The replies to the mail-in surveys came back, 508 of them, along with 94 other completed questionnaires from sports and cultural groups about what kind of swimming pools, parks, playing fields and arenas Maple Ridge will have in the next decade.
And the online, open surveys, where anyone can spout off on the same topic, have been extended a month having already drawn 400 replies so far.
All those numbers are now being crunched by the consultant who’s soon to give a draft summary to help politicians as they wade through Maple Ridge’s community facilities consultation.
Coun. Tyler Shymkiw will be excited to see the results.
But he says that whatever recreation projects are decided will take years, maybe 20, to build, and pay for.
“It’s not looking at this, trying to spend $100 million in two years,” Shymkiw said Wednesday.
He hopes the public will be reassured somewhat by the gradual timeframe, noting there have been big numbers mentioned.
“What we need to be doing, if we’re going to be a responsible council, is setting a long-term prioritization and visioning process.”
Maple Ridge started its consultation in December, looking for input on building a new aquatic centre, priced at $70 million, expanding ice facilities, priced at $35 million, a new 5,000-seat stadium, priced at $30 million, building a new museum and cultural centre, priced at $40 million, and neighbourhood community facilities.
Displays of the proposed facilities are still up in city hall and Maple Ridge public library, where people can fill out feedback forms. Public meetings are still to follow.
Shymkiw said the shared recreation agreement with Pitt Meadows, which ended last year, also delayed planning because the next new pool was supposed to go in that city.
Fields are needed and are some of the cheapest facilities to build, but, “Personally, I think we really need additional ice surfaces.”
Council, last week, heard a presentation from the Ridge Meadows Minor Hockey Association on the shortage of ice time and prices for ice time.
Finding enough land, for both any facility and for the required parking, will be an ongoing challenge for recreation in Maple Ridge.
He notes, though, that any new rink at Planet Ice in Albion flats will take away some of the current parking, while also requiring additional parking in an area which is already being stressed by the planned new artificial soccer field in Albion Sports Complex.
“In this plan, no matter what, we’ll have to buy land.”
Shymkiw added that the suggested new projects, so far, have ignored baseball, softball and slowpitch.
“It needs to be a bottom-up community plan. It can’t just be a top-down plan coming from the city because it’s not sustainable if you don’t have that level of buy-in.”

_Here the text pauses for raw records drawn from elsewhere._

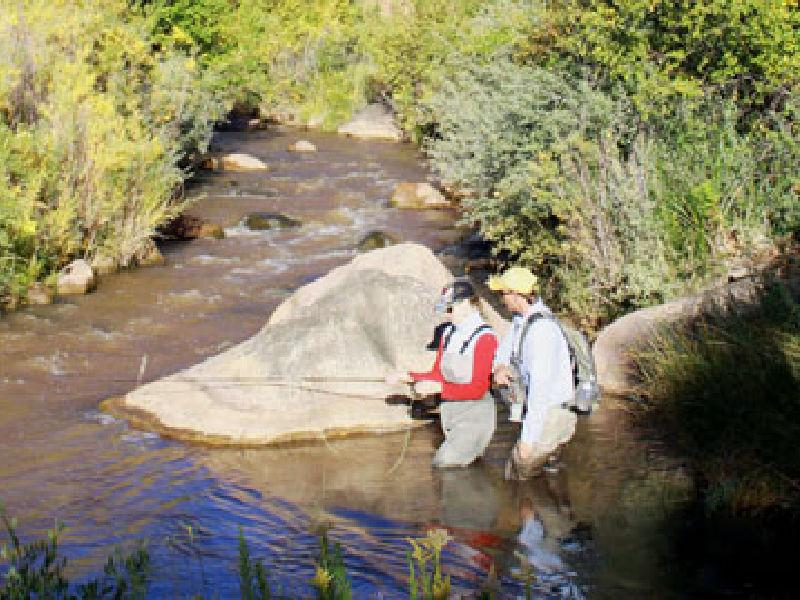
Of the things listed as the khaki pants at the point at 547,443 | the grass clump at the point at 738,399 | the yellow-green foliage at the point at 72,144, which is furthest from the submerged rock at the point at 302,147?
the khaki pants at the point at 547,443

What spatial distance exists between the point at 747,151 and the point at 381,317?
438 centimetres

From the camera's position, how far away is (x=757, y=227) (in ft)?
34.5

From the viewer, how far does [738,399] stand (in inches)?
306

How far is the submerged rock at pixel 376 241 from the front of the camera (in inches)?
689

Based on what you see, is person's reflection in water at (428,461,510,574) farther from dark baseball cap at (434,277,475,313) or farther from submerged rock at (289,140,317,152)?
submerged rock at (289,140,317,152)

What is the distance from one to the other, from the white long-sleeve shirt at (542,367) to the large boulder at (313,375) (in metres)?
2.08

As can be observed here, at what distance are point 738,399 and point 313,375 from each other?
3.85 m

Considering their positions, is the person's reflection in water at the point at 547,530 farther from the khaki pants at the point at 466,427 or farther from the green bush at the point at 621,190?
the green bush at the point at 621,190

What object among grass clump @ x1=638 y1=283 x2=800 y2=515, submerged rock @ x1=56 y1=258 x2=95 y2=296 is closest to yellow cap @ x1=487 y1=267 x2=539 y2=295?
grass clump @ x1=638 y1=283 x2=800 y2=515

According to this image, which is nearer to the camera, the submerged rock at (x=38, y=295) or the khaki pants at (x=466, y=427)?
the khaki pants at (x=466, y=427)

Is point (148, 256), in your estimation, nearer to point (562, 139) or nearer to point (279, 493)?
point (562, 139)

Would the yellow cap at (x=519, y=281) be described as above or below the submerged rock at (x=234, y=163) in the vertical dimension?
above

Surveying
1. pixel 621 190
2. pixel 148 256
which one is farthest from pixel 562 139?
pixel 148 256

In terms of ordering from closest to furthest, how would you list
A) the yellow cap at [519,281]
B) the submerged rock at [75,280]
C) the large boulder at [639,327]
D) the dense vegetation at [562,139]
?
1. the yellow cap at [519,281]
2. the large boulder at [639,327]
3. the dense vegetation at [562,139]
4. the submerged rock at [75,280]
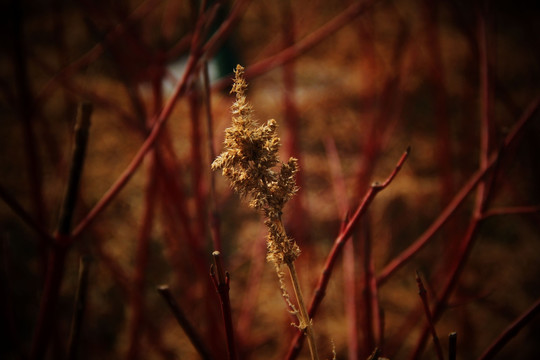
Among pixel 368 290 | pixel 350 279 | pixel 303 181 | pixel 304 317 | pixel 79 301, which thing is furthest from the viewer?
pixel 303 181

The process could also bring the community together as different groups talk and plan together.
Don Cramb, Maple Ridge’s senior recreation manager, said he’s heard similar feedback from ball user groups – that there’s nothing in the plan for baseball, slowpitch or softball.
“That came through loud and clear on that survey, ” Cramb said.
People also spoke out about the need for another swimming pool.
“The swimming pool people were very vocal in their needs.”
He also said finding space for facilities is challenging. And every facility needs to allow space for parking.
Out of all the input methods, the mail-out survey is considered the most statistically valid and representative of public opinion because it’s done on a random basis.
A total of 3,000 surveys were mailed out and people who filled them out and returned them were eligible to win an iPad and other prizes.
That survey included sample financial scenarios.
One suggested building all of the projects, with 1.5-per-cent tax increase applied every year for nine years. That would mean residents, on an average home valued at $550,000, would pay another $28.50 the first year, with that amount increasing each year. By Year 9, the resident would be paying a total of $294 more in taxes a year.
An alternative scenario called for a one-per-cent tax increase over 15 years, meaning by Year 15, the average resident would be paying another $350 a year in taxes for the new rec facilities.
Council will decide later this year which projects will actually be built, over what time period, and how much to borrow. That will have to get the public’s OK through the alternative approval process, in which 10 per cent of eligible voters have to reject the proposal, otherwise it goes ahead.